(Input for this task):
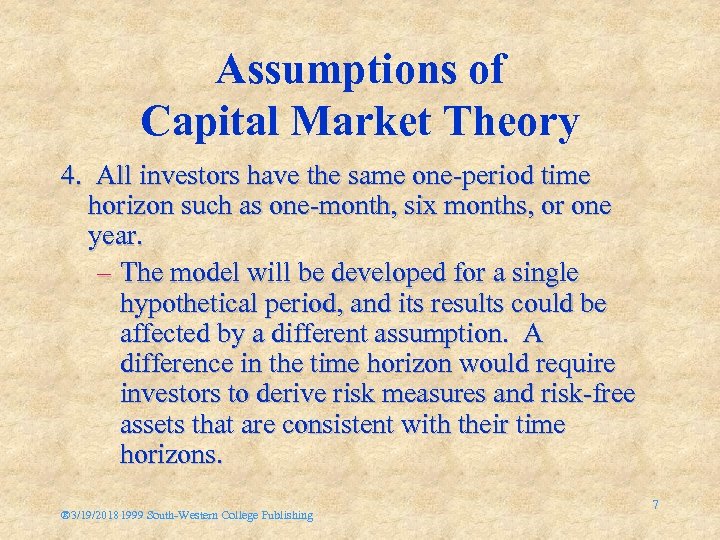 Assumptions of
Capital Market Theory

4. All investors have the same one-period time horizon such as one-month, six months, or one year.

– The model will be developed for a single hypothetical period, and its results could be affected by a different assumption. A difference in the time horizon would require investors to derive risk measures and risk-free assets that are consistent with their time horizons.

®3/19/2018 1999 South-Western College Publishing

7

(Exercise brief): Which lines run from the one containing "4. All investors" through the end of the material? Output exactly those lines and no others.

(Written answer):
4. All investors have the same one-period time horizon such as one-month, six months, or one year.

– The model will be developed for a single hypothetical period, and its results could be affected by a different assumption. A difference in the time horizon would require investors to derive risk measures and risk-free assets that are consistent with their time horizons.

®3/19/2018 1999 South-Western College Publishing

7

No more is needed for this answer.